Add inline assembly load hardening mitigation for Load Value Injection (LVI) on X86 [6/6]
AcceptedPublic

Authored by sconstab on Fri, Mar 13, 1:39 PM.

Details

Summary

Added code to X86AsmParser::emitInstruction() to add an LFENCE after each instruction that may load.

Diff Detail

Event Timeline

sconstab created this revision.Fri, Mar 13, 1:39 PM
sconstab updated this revision to Diff 250583.Mon, Mar 16, 9:22 AM

Added warnings for instructions that cannot be automatically mitigating by inserting an LFENCE.

sconstab edited the summary of this revision. (Show Details)Mon, Mar 16, 9:23 AM
sconstab retitled this revision from Add inline assembly load hardening mitigation for Load Value Injection (LVI) on X86 to Add inline assembly load hardening mitigation for Load Value Injection (LVI) on X86 [6/6].Mon, Mar 16, 9:31 AM
craig.topper added inline comments.Mon, Mar 16, 10:10 AM
llvm/lib/Target/X86/AsmParser/X86AsmParser.cpp
3236

Can we move this code out to a separate method called from here? Something like performLVIMitigation?

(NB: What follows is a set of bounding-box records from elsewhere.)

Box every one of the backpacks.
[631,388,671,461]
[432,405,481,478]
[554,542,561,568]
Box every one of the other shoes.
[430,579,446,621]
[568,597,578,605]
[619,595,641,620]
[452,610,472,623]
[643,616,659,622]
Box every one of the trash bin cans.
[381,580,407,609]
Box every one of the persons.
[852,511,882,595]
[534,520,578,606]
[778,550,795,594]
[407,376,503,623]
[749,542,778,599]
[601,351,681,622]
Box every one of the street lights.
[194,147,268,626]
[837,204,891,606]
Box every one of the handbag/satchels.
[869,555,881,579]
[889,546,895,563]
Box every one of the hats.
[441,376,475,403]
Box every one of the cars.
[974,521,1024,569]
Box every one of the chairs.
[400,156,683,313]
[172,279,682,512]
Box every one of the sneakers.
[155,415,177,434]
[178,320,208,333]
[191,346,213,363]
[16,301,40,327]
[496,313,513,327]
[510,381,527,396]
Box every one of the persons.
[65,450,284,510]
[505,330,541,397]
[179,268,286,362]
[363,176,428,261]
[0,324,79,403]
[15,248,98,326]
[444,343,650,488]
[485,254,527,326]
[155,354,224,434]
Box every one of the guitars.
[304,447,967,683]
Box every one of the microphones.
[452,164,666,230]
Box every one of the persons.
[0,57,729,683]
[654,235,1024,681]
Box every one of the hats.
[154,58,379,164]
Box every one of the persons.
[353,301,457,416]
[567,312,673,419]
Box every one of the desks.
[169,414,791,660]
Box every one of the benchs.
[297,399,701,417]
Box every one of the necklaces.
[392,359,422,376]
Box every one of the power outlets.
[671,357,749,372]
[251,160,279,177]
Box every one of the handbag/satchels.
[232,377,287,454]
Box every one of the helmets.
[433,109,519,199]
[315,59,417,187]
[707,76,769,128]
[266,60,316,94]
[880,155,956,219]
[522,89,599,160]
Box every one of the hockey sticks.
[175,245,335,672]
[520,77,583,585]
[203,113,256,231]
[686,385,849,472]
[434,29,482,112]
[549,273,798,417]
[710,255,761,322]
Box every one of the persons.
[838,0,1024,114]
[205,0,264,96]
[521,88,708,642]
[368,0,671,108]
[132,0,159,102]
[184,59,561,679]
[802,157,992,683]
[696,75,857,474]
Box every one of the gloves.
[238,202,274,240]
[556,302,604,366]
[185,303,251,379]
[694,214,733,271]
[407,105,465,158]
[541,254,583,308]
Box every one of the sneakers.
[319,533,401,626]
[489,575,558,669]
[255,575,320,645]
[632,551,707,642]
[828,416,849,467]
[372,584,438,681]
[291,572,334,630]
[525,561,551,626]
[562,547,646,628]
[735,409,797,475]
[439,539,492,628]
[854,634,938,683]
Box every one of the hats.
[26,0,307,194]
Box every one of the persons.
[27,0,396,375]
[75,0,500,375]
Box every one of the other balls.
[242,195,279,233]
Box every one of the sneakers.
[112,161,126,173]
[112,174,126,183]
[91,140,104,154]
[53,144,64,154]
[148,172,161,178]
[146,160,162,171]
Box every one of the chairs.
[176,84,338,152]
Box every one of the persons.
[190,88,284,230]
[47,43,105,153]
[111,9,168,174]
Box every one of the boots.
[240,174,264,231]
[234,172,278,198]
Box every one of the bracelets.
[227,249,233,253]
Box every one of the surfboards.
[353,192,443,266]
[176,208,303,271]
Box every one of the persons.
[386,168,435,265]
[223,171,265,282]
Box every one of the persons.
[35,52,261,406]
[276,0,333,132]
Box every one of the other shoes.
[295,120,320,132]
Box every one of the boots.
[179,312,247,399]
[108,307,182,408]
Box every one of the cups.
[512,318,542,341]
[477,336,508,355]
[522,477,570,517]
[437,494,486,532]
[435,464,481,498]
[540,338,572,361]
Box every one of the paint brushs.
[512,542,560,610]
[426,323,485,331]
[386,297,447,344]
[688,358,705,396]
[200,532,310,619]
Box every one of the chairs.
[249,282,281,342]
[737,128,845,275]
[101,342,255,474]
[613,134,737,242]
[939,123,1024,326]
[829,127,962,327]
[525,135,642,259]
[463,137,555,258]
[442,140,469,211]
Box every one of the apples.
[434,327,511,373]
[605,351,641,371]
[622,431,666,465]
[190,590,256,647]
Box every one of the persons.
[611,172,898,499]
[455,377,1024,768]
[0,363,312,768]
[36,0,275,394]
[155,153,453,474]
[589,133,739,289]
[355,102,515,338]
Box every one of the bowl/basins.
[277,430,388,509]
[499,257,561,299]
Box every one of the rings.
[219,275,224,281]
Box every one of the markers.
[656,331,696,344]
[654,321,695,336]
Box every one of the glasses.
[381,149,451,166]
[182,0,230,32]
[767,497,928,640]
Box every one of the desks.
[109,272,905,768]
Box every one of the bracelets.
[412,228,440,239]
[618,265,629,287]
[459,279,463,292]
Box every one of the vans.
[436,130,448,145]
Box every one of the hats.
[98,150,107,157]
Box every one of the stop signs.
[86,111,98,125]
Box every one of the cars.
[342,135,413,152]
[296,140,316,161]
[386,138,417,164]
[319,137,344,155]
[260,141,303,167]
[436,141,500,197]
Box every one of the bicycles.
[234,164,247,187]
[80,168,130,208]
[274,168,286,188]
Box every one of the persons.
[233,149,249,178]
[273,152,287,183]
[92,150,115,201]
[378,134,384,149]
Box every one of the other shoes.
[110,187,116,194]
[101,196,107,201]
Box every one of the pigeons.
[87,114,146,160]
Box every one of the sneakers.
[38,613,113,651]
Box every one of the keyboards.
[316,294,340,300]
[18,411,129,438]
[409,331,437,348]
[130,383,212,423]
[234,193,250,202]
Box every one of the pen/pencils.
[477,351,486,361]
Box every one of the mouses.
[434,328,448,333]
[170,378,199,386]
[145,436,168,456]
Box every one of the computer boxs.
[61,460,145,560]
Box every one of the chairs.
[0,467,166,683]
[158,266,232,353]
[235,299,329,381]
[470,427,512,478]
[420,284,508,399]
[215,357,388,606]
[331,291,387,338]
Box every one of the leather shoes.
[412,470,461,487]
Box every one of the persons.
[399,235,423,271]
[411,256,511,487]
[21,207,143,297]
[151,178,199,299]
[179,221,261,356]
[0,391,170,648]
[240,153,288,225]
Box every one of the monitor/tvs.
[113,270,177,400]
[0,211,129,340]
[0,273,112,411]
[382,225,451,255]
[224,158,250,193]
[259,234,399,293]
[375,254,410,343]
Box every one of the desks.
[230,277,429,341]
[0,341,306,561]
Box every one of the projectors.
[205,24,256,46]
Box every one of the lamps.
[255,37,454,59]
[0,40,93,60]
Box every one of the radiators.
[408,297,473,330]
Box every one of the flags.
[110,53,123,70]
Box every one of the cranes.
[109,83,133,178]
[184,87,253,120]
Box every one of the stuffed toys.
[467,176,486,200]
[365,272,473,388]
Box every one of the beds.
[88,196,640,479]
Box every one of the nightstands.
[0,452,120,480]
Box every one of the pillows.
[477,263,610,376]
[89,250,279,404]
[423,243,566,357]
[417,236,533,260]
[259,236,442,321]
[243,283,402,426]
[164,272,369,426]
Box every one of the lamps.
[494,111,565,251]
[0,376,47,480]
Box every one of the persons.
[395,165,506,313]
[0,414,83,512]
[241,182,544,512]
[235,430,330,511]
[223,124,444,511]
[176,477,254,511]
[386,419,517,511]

zbrid accepted this revision.Mon, Mar 16, 11:36 AM

LGTM. This is awesome, thanks! Someone else should give another LGTM before submitting.

This revision is now accepted and ready to land.Mon, Mar 16, 11:36 AM
sconstab updated this revision to Diff 250619.Mon, Mar 16, 12:58 PM

Separated out the load/cfi hardening functionality into two separate member functions.

sconstab marked an inline comment as done.Mon, Mar 16, 12:59 PM
sconstab added inline comments.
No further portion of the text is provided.